Building A Macro To Download Webpages With Excel

When conducting research, it’s not uncommon to perform repetitive tasks like downloading a group of webpages. A favorite tool I use to automate this is iMacros — it’s free and powerful. Just be sure to use the Firefox version, as its capabilities are limited in other browsers.

Say you want a list of the Fortune 500 companies’ websites. Normally, this would be an arduous task. CNN’s Fortune magazine website links to the websites, but you have to visit every company profile on a separate page. Watch what I do with a spreadsheet and a macro.

Get a list of company page URLs from the CNN Money Fortune 500 list.

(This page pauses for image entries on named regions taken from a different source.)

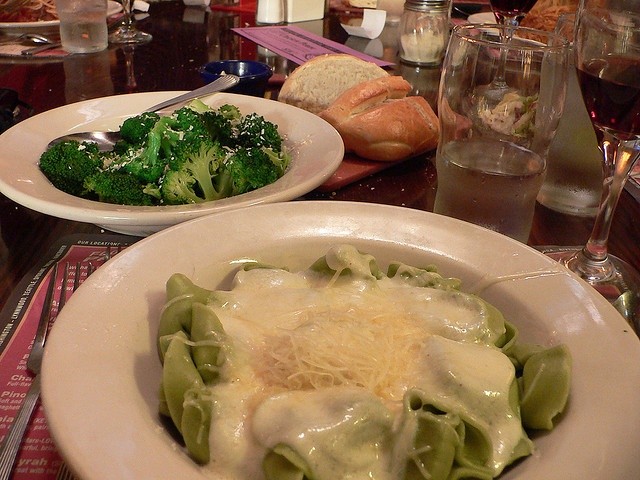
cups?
[535,11,640,218]
[62,47,115,105]
[197,58,274,97]
[431,24,571,244]
[55,0,110,54]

I use the Web Developer tool to get a list of links to all the company profiles. Just select Information and View Link Information.

View links on a webpage.

View links on a webpage

Then, copy the links you want to scrape.

A list of webpage links.

A list of webpage links

And, paste into Excel.

A  list of webpage links in Excel.

A list of webpage links in Excel

Add these formulas to row 1:

Column B: 1 You will assign a unique number to each row. This will be used to name your download files.

Column C: =”URL GOTO=” & A1 This is the command that will tell the macro what web page to visit.

Column D: =”SAVEAS TYPE=HTM FOLDER=c:\web-pages FILE=” & B1 & “.html” This saves a copy of the web page on your hard drive.

Column E: WAIT SECONDS=3 This instruction tells the macro to pause for three seconds. I find a brief pause between pages helps keep the macro running smoothly.

In Excel, number column B 1 to n (1, 2, 3, 4, etc.).

Copy row 1 of columns C, D, and E then paste them into every row so your spreadsheet looks like this:

A Web browser macro in Excel.

A Web browser macro in Excel

You are now done with Excel and ready to create your macro. First, each cell has to become a separate cell. Below is my trick for accomplishing this.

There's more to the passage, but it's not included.